Lehne G, De Angelis P, Clausen O P, Rugstad H E
Department of Clinical Pharmacology, National Hospital, Oslo, Norway.
Br J Cancer. 1996 Dec;74(11):1719-29. doi: 10.1038/bjc.1996.621.
Drug resistance is a major obstacle to successful chemotherapy of primary liver cancer, which is associated with high expression of the multidrug resistance (MDR) gene product P-glycoprotein (Pgp), a multidrug efflux transporter. The most effective single agents in treatment of primary liver carcinoma belong to the anthracycline family, yet several anthracyclines are known to be substrates for Pgp. In the present study, we compared four anthracyclines with respect to cell growth inhibition, intracellular accumulation and cellular efflux using the HB8065/R human hepatoma cell line which is rich in Pgp, and the Pgp-poor parental line HB8065/S. The anthracyclines were also administered in conjunction with the Pgp-modifying agents verapamil and SDZ PSC 833 to assess modulation of resistance. The HB8065/R cells were sensitive to aclarubicin (ACL) and highly resistant to epirubicin (EPI), doxorubicin (DOX) and daunorubicin (DNR). SDZ PSC 833 enhanced accumulation, decreased efflux and increased cytotoxicity of EPI, DOX and DNR in the HB8065/R cells, but none of these effects was seen with ACL. In conclusion, ACL is apparently not transported by Pgp and retains its activity in a multidrug-resistant human hepatoma cell line; such properties can be exploited for clinical purposes.

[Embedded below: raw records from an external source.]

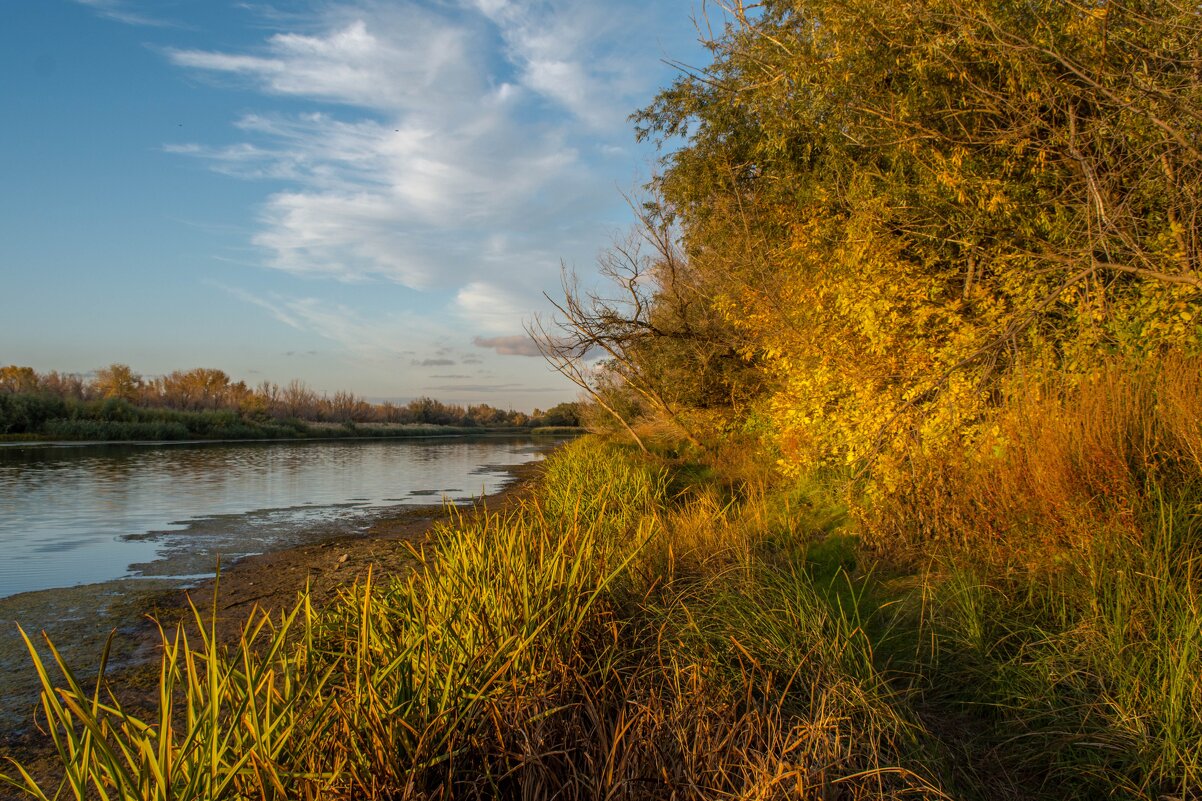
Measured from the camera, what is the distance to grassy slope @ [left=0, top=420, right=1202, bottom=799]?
2322 millimetres

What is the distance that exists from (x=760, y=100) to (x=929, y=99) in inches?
93.6

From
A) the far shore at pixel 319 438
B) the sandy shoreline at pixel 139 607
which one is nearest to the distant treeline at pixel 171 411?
the far shore at pixel 319 438

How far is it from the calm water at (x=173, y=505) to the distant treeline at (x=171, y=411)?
38.7 ft

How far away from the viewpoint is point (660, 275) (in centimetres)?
1739

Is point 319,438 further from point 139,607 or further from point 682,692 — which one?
point 682,692

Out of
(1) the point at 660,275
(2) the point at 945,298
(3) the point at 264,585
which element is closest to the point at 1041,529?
(2) the point at 945,298

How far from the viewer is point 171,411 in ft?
143

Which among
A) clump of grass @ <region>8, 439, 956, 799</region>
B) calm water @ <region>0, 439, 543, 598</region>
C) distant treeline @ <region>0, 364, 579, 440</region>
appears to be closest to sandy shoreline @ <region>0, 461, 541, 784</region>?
clump of grass @ <region>8, 439, 956, 799</region>

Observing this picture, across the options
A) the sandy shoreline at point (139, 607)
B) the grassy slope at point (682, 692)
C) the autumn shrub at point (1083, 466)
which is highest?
the autumn shrub at point (1083, 466)

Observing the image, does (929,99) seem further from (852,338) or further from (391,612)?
(391,612)

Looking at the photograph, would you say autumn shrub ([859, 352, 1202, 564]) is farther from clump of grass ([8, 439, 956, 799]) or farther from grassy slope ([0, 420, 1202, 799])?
clump of grass ([8, 439, 956, 799])

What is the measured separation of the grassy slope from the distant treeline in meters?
28.7

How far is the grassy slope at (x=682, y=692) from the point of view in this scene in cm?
232

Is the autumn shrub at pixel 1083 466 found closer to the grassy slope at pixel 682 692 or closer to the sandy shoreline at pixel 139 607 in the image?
the grassy slope at pixel 682 692
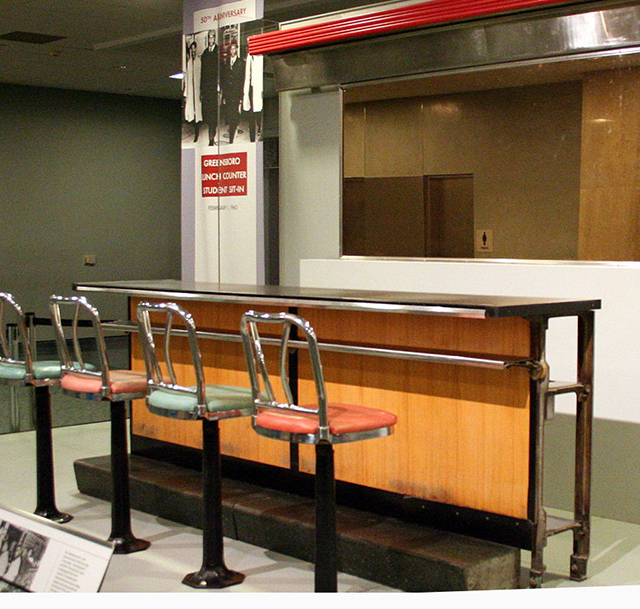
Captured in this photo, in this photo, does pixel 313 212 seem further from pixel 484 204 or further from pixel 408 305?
pixel 408 305

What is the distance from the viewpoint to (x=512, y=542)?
133 inches

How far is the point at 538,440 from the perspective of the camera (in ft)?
10.8

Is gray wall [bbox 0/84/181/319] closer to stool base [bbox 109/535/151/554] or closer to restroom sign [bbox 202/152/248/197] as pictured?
restroom sign [bbox 202/152/248/197]

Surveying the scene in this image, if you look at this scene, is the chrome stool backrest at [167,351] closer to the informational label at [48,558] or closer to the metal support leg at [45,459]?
the metal support leg at [45,459]

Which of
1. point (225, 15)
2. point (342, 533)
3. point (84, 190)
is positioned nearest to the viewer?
point (342, 533)

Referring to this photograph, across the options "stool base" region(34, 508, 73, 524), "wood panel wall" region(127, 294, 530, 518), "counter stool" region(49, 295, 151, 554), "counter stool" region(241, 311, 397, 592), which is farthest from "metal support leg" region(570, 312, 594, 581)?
"stool base" region(34, 508, 73, 524)

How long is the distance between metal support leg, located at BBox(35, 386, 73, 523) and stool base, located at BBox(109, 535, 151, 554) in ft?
1.66

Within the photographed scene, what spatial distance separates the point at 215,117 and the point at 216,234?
2.57 feet

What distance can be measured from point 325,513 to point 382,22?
3260 mm

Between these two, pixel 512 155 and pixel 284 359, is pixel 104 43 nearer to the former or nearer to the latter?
pixel 512 155

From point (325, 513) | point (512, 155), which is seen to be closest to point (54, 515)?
point (325, 513)

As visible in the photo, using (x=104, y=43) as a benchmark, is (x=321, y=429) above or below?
below

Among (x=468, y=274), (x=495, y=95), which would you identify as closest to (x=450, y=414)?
(x=468, y=274)

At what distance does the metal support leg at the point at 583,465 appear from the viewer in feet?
11.7
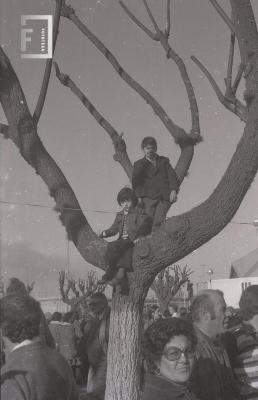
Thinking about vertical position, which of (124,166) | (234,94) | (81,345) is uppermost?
(234,94)

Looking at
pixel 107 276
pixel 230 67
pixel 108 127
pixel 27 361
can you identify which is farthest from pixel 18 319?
pixel 230 67

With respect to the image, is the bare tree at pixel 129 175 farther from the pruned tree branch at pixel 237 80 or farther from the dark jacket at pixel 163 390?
the dark jacket at pixel 163 390

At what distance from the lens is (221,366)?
396 cm

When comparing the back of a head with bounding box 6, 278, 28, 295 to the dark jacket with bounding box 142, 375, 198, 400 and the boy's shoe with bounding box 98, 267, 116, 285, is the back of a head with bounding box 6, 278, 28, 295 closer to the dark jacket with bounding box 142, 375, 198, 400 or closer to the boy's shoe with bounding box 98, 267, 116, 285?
the dark jacket with bounding box 142, 375, 198, 400

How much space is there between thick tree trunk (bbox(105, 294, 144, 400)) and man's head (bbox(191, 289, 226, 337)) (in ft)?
5.45

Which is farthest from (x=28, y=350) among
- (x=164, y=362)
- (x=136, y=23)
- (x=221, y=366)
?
(x=136, y=23)

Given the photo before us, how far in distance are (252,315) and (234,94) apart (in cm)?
283

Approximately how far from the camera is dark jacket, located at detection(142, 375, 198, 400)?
284cm

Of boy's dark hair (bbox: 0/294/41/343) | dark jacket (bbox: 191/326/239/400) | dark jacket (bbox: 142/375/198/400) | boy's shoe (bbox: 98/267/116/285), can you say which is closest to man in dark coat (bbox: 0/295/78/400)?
boy's dark hair (bbox: 0/294/41/343)

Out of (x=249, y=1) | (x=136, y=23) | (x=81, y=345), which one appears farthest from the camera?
(x=81, y=345)

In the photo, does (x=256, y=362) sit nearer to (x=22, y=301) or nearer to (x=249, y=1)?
(x=22, y=301)

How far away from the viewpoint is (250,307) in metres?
4.35

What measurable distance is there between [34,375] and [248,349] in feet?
6.96

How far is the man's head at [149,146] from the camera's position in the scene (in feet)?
20.5
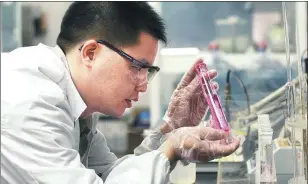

耐药性是原发性肝癌化疗成功的主要障碍,这与多药耐药(MDR)基因产物P-糖蛋白(Pgp,一种多药外排转运蛋白)的高表达有关。治疗原发性肝癌最有效的单一药物属于蒽环类药物,但已知几种蒽环类药物是Pgp的底物。在本研究中,我们使用富含Pgp的HB8065/R人肝癌细胞系和Pgp含量低的亲本细胞系HB8065/S,比较了四种蒽环类药物在细胞生长抑制、细胞内蓄积和细胞外排方面的差异。蒽环类药物还与Pgp修饰剂维拉帕米和SDZ PSC 833联合使用,以评估耐药性的调节情况。HB8065/R细胞对阿柔比星(ACL)敏感,对表柔比星(EPI)、多柔比星(DOX)和柔红霉素(DNR)高度耐药。SDZ PSC 833增强了EPI、DOX和DNR在HB8065/R细胞中的蓄积,降低了外排,并增加了细胞毒性,但ACL未出现这些效应。总之,ACL显然不是由Pgp转运的,并在多药耐药的人肝癌细胞系中保留其活性;这些特性可用于临床目的。